_WHAT YOU SHOULD DO_. Can you quote exactly the stretch of lines from the one with "From the scene shown" through the final line of the material, both ends included?
[BEGIN MATERIAL SUPPLIED]
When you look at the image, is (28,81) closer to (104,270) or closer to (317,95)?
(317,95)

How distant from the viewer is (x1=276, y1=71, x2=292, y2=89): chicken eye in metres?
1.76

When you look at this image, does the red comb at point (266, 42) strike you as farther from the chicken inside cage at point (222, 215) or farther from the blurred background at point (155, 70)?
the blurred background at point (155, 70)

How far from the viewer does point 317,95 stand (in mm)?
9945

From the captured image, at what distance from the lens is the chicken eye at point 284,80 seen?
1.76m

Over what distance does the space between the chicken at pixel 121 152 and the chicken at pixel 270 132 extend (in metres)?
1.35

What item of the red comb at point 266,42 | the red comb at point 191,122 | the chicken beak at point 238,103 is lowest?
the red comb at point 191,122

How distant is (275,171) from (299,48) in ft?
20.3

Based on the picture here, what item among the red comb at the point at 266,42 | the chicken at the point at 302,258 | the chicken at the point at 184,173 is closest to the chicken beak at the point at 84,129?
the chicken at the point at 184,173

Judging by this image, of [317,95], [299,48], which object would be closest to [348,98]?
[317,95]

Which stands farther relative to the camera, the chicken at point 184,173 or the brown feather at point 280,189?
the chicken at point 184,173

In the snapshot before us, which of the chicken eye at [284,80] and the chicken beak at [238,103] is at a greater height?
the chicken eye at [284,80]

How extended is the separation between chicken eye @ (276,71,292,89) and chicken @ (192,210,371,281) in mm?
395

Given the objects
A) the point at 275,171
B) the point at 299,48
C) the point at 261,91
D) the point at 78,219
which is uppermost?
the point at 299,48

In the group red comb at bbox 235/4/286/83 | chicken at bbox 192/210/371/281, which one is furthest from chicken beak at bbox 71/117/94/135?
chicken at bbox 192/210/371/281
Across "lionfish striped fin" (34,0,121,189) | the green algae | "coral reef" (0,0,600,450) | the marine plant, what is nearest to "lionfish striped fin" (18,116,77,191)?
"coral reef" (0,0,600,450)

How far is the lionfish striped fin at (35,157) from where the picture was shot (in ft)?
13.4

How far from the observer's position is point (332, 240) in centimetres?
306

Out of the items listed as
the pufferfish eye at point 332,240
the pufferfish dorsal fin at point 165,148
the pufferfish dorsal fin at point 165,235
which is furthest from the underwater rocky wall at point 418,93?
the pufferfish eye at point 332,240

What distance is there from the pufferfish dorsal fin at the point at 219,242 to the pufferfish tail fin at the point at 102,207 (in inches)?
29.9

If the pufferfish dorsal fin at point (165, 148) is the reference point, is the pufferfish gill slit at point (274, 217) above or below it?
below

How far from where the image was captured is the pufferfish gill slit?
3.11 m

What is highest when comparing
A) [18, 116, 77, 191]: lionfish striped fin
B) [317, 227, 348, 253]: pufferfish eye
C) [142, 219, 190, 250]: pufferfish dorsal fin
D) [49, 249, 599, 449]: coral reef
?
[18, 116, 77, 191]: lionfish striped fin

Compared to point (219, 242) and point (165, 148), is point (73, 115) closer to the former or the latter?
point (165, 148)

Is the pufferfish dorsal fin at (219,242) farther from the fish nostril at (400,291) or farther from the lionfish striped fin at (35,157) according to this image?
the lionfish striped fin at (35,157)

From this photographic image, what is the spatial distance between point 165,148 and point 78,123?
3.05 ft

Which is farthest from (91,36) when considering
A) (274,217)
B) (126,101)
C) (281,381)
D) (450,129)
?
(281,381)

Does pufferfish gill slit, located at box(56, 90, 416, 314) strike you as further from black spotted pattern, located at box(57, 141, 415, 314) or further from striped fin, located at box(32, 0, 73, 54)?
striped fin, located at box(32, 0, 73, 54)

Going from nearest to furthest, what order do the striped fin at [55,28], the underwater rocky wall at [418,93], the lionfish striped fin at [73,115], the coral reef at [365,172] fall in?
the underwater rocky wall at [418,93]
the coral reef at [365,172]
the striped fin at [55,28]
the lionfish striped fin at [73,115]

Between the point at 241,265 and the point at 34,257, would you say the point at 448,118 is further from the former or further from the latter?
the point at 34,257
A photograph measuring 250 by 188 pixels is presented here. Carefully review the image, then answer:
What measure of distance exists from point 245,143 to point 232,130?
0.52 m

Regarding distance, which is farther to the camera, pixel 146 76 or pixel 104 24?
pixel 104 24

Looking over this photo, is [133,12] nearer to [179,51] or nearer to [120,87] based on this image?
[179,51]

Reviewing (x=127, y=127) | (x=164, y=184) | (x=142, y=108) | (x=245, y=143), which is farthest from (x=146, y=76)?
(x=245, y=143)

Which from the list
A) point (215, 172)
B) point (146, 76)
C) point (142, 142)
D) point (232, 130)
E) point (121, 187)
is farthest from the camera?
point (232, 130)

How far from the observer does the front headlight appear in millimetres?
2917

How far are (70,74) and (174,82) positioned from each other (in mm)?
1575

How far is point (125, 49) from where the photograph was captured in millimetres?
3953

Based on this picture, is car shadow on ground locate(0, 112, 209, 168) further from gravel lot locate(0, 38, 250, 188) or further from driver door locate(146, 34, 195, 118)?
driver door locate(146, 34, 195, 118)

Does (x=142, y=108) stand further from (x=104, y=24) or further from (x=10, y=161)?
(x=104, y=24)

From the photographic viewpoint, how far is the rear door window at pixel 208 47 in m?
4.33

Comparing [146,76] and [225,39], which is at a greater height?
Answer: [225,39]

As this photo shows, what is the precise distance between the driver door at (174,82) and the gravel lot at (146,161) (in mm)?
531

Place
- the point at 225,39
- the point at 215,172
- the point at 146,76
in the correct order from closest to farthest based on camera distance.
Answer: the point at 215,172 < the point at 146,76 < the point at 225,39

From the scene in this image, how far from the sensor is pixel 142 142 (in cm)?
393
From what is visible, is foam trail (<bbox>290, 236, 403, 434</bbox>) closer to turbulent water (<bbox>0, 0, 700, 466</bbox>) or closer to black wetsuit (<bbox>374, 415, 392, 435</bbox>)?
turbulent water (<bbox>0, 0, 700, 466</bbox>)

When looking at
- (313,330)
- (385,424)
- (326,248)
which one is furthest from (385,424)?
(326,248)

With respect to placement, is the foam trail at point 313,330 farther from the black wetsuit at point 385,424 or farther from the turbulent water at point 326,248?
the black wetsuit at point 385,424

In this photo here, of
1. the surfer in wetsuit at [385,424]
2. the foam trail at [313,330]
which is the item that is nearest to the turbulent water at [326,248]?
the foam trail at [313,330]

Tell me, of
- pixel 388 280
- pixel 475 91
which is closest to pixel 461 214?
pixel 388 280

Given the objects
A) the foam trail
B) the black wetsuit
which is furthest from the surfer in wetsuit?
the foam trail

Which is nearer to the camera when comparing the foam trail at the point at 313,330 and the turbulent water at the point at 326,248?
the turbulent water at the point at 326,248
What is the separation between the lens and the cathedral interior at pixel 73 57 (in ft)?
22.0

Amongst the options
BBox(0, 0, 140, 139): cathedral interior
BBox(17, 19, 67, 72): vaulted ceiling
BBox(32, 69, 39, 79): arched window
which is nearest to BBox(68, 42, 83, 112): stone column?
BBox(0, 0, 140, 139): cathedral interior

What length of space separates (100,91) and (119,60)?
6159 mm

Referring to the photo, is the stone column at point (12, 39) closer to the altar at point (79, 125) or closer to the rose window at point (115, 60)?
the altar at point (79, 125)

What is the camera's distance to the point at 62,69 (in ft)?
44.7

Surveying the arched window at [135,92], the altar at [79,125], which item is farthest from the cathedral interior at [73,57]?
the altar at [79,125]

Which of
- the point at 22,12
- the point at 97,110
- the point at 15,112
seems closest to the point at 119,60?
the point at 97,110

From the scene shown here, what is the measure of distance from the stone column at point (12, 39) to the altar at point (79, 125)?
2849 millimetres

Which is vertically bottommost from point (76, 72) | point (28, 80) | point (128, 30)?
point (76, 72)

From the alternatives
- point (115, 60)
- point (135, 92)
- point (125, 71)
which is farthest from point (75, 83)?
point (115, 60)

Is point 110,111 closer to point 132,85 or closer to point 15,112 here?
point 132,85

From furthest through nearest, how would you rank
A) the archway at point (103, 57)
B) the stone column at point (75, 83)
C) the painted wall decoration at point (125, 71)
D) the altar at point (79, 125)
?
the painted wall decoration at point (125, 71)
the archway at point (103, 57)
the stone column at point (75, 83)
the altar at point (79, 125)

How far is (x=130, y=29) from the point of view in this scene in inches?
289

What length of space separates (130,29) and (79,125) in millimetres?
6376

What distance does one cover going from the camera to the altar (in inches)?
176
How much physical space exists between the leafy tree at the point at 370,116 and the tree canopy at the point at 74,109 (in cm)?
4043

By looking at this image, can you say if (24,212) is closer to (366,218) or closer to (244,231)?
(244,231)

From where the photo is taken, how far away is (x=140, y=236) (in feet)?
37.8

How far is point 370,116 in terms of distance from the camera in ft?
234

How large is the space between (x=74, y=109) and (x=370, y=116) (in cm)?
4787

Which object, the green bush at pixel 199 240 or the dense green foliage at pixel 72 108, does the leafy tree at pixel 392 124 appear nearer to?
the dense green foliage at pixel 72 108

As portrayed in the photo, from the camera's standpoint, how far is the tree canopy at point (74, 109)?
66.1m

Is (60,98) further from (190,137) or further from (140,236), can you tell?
[END MATERIAL SUPPLIED]
_OUTPUT FOR THIS TASK_.
From the scene shown here, what is the measure of distance from the stone column at point (12, 39) to the altar at point (79, 125)?
2849 millimetres

Which is vertically bottommost from point (76, 72) | point (28, 80) | point (128, 30)?
point (76, 72)

From the alternatives
- point (115, 60)
- point (135, 92)
- point (125, 71)
which is farthest from point (75, 83)?
point (115, 60)

Is point 110,111 closer to point 132,85 or closer to point 15,112 here?
point 132,85

From furthest through nearest, how would you rank
A) the archway at point (103, 57)
B) the stone column at point (75, 83)
C) the painted wall decoration at point (125, 71)
D) the altar at point (79, 125)
?
the painted wall decoration at point (125, 71)
the archway at point (103, 57)
the stone column at point (75, 83)
the altar at point (79, 125)

How far is (x=130, y=29) from the point of view in this scene in inches?
289

What length of space separates (130,29) and (79,125) in millimetres?
6376

What distance does one cover going from the camera to the altar (in inches)?
176
How much physical space exists between the leafy tree at the point at 370,116 and the tree canopy at the point at 74,109 (in cm)?
4043

By looking at this image, can you say if (24,212) is closer to (366,218) or closer to (244,231)?
(244,231)

From where the photo is taken, how far away is (x=140, y=236) (in feet)?
37.8

How far is point 370,116 in terms of distance from the camera in ft?
234

How large is the space between (x=74, y=109) and (x=370, y=116) (in cm)?
4787

Which object, the green bush at pixel 199 240 or the dense green foliage at pixel 72 108, does the leafy tree at pixel 392 124 appear nearer to?
the dense green foliage at pixel 72 108

As portrayed in the photo, from the camera's standpoint, how far is the tree canopy at point (74, 109)?
66.1m

Is (60,98) further from (190,137) or further from (140,236), can you tell?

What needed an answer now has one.